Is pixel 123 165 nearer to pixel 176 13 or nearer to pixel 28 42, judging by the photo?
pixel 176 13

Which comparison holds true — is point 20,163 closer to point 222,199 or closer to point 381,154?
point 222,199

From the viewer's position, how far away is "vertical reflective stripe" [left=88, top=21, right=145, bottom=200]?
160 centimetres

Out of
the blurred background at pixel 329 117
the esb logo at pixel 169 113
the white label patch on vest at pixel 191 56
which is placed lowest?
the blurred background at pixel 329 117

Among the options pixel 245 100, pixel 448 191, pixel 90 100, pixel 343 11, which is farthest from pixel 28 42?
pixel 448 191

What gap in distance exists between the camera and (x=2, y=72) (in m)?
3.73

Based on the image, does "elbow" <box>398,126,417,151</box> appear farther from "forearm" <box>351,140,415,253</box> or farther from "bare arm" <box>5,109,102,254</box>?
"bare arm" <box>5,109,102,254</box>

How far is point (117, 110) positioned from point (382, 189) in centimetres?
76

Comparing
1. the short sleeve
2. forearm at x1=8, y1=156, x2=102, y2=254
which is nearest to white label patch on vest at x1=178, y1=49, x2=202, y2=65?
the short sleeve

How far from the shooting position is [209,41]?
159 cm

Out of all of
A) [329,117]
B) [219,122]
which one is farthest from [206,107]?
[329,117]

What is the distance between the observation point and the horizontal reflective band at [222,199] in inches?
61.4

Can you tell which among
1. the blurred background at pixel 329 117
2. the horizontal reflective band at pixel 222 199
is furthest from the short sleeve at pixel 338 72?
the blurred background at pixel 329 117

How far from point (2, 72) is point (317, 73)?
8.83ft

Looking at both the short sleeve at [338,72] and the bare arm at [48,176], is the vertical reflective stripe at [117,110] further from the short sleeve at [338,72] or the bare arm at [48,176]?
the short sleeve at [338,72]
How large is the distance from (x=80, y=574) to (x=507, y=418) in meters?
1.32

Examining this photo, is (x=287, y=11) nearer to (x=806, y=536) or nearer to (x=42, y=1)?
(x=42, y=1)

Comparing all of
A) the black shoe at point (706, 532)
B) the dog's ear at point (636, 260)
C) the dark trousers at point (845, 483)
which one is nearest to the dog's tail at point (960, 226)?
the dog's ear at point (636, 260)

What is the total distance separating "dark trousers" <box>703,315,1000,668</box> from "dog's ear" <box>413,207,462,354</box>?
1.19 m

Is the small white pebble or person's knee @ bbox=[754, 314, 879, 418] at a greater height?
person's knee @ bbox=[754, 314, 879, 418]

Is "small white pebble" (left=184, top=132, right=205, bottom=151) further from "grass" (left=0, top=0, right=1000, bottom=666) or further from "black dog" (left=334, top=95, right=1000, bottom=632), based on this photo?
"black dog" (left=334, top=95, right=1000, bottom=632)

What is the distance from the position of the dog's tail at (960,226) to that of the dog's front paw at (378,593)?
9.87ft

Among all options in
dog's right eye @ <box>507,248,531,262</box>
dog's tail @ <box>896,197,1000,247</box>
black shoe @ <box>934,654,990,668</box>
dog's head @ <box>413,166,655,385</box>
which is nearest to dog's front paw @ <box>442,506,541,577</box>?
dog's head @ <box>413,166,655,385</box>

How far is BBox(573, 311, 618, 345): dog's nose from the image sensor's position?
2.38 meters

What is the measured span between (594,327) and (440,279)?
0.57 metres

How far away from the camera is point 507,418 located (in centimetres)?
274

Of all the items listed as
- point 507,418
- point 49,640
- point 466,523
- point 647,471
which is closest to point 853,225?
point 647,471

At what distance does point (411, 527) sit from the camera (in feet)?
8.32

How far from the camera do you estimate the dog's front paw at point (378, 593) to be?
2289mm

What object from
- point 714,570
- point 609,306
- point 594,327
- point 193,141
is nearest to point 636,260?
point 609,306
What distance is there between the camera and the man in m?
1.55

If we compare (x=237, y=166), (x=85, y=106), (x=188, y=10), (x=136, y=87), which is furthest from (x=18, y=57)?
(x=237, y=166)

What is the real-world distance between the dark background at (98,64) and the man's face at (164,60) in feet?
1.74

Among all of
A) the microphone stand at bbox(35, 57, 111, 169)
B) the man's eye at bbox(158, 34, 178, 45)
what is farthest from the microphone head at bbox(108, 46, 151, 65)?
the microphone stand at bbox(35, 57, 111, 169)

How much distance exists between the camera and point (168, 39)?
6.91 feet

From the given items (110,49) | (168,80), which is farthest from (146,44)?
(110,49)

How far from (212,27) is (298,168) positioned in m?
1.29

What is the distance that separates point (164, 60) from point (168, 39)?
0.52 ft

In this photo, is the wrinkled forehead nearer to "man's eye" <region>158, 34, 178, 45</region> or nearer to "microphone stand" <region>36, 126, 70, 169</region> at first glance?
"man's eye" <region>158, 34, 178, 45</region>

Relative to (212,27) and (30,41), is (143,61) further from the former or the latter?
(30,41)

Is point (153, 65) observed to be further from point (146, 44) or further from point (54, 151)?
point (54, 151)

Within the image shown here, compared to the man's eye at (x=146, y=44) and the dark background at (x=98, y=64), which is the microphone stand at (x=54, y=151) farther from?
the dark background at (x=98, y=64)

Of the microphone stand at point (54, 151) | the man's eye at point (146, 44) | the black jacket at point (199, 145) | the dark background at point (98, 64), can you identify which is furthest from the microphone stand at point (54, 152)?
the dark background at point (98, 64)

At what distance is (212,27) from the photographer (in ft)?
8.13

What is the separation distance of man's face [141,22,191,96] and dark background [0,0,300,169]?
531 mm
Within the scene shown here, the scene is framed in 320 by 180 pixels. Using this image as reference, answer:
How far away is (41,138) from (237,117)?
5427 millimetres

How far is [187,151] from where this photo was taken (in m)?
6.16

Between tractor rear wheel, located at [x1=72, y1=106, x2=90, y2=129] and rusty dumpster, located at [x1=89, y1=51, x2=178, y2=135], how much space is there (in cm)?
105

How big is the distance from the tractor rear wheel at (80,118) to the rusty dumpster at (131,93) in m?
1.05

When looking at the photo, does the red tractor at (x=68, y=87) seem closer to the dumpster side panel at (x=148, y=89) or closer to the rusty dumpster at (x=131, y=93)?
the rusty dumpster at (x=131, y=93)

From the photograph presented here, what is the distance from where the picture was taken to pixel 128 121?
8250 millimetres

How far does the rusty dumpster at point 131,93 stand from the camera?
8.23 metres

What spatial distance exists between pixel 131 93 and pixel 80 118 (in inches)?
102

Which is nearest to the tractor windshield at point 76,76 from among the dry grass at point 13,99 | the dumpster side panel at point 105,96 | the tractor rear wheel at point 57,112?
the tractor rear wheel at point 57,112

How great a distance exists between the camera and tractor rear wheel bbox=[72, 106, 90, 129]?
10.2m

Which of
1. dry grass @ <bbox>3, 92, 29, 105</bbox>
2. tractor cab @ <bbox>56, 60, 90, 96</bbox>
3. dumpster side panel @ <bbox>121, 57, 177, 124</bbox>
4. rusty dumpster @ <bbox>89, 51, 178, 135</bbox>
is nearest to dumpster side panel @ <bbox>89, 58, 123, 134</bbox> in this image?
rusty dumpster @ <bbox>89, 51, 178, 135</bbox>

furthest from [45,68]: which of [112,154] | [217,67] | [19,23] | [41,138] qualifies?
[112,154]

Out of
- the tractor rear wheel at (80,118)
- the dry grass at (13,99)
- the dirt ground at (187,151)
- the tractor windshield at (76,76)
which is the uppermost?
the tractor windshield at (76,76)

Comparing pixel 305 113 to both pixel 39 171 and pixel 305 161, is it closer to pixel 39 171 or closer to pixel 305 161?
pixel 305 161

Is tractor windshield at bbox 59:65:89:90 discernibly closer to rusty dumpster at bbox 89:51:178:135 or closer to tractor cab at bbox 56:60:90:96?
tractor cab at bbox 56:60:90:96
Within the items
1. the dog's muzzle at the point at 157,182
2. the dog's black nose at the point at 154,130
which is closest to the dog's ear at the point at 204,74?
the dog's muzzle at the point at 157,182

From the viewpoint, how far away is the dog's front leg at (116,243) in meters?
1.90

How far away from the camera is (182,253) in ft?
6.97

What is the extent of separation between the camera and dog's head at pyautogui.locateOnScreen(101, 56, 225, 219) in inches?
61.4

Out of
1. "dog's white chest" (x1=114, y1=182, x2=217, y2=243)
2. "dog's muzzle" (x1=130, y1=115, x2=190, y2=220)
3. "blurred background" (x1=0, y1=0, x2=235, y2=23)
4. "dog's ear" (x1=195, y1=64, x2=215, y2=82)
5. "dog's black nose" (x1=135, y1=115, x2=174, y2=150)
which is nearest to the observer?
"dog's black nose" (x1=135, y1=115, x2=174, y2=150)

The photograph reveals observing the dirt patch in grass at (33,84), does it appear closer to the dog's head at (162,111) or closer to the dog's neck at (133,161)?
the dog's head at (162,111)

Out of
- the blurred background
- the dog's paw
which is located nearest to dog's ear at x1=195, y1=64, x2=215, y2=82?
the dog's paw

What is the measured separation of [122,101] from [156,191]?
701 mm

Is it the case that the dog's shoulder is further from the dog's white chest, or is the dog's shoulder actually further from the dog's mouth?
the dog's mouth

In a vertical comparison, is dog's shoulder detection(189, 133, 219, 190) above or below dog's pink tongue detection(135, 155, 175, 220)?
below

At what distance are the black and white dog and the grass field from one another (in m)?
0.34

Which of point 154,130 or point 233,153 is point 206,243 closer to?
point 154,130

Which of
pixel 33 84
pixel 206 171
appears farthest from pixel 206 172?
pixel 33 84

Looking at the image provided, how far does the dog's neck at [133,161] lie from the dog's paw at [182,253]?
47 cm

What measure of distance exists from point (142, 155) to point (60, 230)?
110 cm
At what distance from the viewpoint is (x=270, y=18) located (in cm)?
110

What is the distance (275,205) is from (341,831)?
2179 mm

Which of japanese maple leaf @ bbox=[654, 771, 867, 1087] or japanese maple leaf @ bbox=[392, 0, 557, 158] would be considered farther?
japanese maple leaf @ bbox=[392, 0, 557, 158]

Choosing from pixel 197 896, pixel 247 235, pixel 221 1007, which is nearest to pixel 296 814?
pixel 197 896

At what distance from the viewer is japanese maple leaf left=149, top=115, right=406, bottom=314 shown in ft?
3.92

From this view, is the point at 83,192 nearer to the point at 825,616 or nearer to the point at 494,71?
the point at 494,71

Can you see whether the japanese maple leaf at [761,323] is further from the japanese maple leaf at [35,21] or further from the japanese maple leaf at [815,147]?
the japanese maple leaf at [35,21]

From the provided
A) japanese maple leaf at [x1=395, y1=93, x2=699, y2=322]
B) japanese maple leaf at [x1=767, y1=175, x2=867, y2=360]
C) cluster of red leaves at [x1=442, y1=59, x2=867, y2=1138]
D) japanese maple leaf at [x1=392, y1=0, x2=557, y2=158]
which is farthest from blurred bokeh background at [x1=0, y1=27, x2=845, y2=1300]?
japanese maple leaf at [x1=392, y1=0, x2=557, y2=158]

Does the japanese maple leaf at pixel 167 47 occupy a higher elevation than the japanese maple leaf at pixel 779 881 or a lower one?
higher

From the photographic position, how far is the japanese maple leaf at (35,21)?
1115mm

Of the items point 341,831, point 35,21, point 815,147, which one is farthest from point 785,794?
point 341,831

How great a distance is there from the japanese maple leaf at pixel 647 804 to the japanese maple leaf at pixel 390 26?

··········

* _Exercise goal_
Each line from the one containing "Looking at the image" through the end of the entries, both included, is to be returned exactly, with no other lines.

* _Response_
Looking at the image provided, how far does the dog's neck at [133,161] lie from the dog's paw at [182,253]?
47 cm

What measure of distance exists from point (142, 155) to point (60, 230)?
110 cm
At what distance from the viewpoint is (x=270, y=18) located (in cm)?
110

What is the distance (275,205) is from (341,831)?
2179 mm

Which of japanese maple leaf @ bbox=[654, 771, 867, 1087] or japanese maple leaf @ bbox=[392, 0, 557, 158] would be considered farther?
japanese maple leaf @ bbox=[392, 0, 557, 158]

Choosing from pixel 197 896, pixel 247 235, pixel 221 1007, which is nearest to pixel 296 814?
pixel 197 896

At what distance from the viewer is japanese maple leaf left=149, top=115, right=406, bottom=314 shown in ft?
3.92

From this view, is the point at 83,192 nearer to the point at 825,616 or nearer to the point at 494,71?
the point at 494,71

Can you see whether the japanese maple leaf at [761,323] is further from the japanese maple leaf at [35,21] or further from the japanese maple leaf at [815,147]?
the japanese maple leaf at [35,21]

From the provided
A) japanese maple leaf at [x1=395, y1=93, x2=699, y2=322]
B) japanese maple leaf at [x1=767, y1=175, x2=867, y2=360]
C) cluster of red leaves at [x1=442, y1=59, x2=867, y2=1138]
D) japanese maple leaf at [x1=392, y1=0, x2=557, y2=158]
which is farthest from blurred bokeh background at [x1=0, y1=27, x2=845, y2=1300]?
japanese maple leaf at [x1=392, y1=0, x2=557, y2=158]

Does the japanese maple leaf at pixel 167 47 occupy a higher elevation than the japanese maple leaf at pixel 779 881 or a lower one?
higher

From the photographic position, how far is the japanese maple leaf at (35,21)?
1115mm

Of the items point 341,831, point 35,21, point 815,147, which one is farthest from point 785,794?
point 341,831

How great a distance is there from the japanese maple leaf at pixel 647 804 to the japanese maple leaf at pixel 390 26?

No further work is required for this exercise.